Step (4) seems like the most annoying to implement in C, so it could be omitted and implemented later -- LATIN-1 strings could be used for now. To represent this visually with how it would show up in mne show_fiff, it would be something like:

999 = FIFFB_ROOT
    ...
    100 = FIFFB_MEAS
        103 = FIFF_BLOCK_ID (20b ids) = {'version': 65537, 'machid': a ... dict len=4
        101 = FIFFB_MEAS_INFO
            ...
            200 = FIFF_NCHAN (4b >i4) = [376]
            x376: 203 = FIFF_CH_INFO (96b cis) = {'scanno': 376, 'logno': 61, ' ... dict len=11
            000 = FIFFB_CH_BLOCK
                000 = FIFF_CH_INFO_NAME (8b str) = 'MEG 0111'
                000 = FIFF_CH_NAME (19b unicode) = 'MEG 0111 ⏯️⏯️⏯️⏯️⏯️⏯️⏯️⏯️⏯️⏯️'
            000 = FIFFB_CH_BLOCK
                000 = FIFF_CH_STRUCT_NAME (8b) str = 'MEG 0112'
                ...
            ...

Does this sort of thing seem like a reasonable starting point? I think it checks all the boxes you mention above @mkajola and it should be easy enough for us to implement at the MATLAB/Python end, and definitely seems better from a long-term perspective.

larsoner commented 3 years ago

(FYI I edited my GitHub comment to fix name consistency in the proposal, so if you're looking at my replies over email it's worth going on GitHub to see the up-to-date version of the proposal. Also the tag/block names and 000's are just placeholders -- if we agree this is a good way to move forward, I can open a PR with some proposed names and we can iterate there!)

agramfort commented 3 years ago

I can only voice my support to a solution over the next few months. We have more and more users hitting the limitations of fif when working with different input formats that do not have the same restrictions. It's becoming problematic for a wider adoption of mne. my 2c

mkajola commented 3 years ago

I think that this would be useful thing, so lets see if we could realize this. That would be then in version 1.5. (Do we have the Manual somewhere in github, or only the tag directory text file). Unicode should then be 2.x later on, since touching the structures/primary types will not be backwards compatible. The tags for the fields exists already - tags 250 - 258. These seems to be no block for this (I suspect that the hole at 113 might have been it), so that needs to be specified.

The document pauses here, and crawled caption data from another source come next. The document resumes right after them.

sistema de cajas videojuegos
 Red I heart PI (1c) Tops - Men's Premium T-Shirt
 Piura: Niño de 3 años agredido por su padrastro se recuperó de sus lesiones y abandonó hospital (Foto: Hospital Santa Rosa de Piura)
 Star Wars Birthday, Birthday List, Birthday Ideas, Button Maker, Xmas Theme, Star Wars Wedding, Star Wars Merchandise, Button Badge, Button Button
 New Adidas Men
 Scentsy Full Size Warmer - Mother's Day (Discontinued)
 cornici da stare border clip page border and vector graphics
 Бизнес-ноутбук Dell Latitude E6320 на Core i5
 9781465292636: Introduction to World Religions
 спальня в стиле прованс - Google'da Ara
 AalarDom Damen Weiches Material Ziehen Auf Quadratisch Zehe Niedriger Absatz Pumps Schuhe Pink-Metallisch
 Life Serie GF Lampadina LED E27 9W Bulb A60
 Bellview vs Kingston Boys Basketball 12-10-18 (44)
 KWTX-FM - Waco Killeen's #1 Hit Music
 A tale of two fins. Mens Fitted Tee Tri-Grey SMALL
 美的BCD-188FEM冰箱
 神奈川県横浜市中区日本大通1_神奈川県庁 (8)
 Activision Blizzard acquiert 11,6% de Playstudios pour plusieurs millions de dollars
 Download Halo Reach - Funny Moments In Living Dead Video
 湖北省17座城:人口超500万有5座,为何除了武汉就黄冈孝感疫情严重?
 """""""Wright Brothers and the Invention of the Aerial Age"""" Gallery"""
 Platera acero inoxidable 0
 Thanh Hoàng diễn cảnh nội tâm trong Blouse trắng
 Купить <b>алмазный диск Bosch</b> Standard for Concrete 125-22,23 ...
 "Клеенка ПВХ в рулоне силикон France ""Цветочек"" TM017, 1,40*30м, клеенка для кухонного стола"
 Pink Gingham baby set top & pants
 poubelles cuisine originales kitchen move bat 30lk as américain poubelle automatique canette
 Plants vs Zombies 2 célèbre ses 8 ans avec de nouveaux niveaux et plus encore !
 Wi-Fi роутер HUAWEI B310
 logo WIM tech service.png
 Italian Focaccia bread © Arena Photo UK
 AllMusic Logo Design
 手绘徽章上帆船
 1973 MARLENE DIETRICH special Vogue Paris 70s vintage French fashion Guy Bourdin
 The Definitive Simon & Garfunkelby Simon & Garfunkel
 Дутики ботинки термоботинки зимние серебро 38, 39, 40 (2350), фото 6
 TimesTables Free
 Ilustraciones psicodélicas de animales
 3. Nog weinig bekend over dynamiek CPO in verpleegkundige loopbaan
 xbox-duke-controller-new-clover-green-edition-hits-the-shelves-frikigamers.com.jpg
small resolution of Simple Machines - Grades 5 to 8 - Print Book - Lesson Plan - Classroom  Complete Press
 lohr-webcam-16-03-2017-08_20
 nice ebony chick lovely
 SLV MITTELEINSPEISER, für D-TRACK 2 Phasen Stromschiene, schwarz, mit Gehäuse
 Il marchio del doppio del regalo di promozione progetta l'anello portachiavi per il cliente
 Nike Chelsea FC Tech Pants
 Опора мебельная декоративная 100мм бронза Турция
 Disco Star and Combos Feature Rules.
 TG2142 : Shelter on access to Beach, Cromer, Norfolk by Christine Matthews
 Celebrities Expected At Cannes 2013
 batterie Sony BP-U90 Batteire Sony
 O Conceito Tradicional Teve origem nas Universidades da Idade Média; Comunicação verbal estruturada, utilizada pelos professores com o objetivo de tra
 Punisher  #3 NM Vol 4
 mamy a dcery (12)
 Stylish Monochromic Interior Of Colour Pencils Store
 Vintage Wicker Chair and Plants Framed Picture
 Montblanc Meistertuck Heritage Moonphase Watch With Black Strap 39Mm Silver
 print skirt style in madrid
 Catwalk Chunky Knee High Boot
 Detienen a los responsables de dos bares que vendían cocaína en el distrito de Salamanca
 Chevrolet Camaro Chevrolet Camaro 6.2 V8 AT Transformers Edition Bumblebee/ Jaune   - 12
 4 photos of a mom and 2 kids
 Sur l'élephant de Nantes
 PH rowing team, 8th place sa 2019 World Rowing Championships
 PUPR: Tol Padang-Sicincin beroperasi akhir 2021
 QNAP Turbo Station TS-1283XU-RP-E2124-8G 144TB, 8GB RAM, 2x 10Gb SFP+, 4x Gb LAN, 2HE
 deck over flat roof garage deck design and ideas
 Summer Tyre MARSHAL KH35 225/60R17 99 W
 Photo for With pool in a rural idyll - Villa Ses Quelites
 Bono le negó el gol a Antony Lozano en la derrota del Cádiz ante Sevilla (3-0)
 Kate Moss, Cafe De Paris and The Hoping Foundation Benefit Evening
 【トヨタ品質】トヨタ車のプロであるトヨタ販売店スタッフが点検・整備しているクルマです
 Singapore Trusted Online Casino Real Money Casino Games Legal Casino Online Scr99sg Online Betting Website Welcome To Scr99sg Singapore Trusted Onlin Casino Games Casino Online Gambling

The most interesting part here is to check how many readers we break with this. But to know that, I suppose we first need to create some files and test that, I think we can do that here for all (well at least for the most important) Megin software.

What would be the correct talking/specification environment for this. I suppose here we are approving/disapproving the json workaround. For me that's fine if it is in the MNE reserved area. This question applies also the other restrictions in the format. It would be good to collect list of those so that it would be possible to evaluate if there is a good way to change FIFF of should there be some entirely different way to go. In the same arena we probably should discuss also how to handle the different profiles of fiff usage. Currently specifying that one supports a particular version is bit fuzzy. Whether it means the Megin spec, or the extended one. Starts to resemble DICOM.

larsoner commented 3 years ago

What would be the correct talking/specification environment for this.

I opened a PR that is an alternative to / supersedes this one: https://github.com/mne-tools/fiff-constants/pull/33. Let's discuss there as people on GitHub can leave comments directly on the code in line, comment on the diff, etc. If we merge that PR we'll close this JSON band-aid one as it's redundant and a less good solution.

Do we have the Manual somewhere in github, or only the tag directory text file

Just text -- let's discuss further in https://github.com/mne-tools/fiff-constants/issues/31, it would be great to have the build automated.

This question applies also the other restrictions in the format. It would be good to collect list of those so that it would be possible to evaluate if there is a good way to change FIFF of should there be some entirely different way to go.

Opened an issue to discuss as people have ideas: https://github.com/mne-tools/fiff-constants/issues/30

larsoner commented 3 years ago

Closing this as we hopefully won't need it!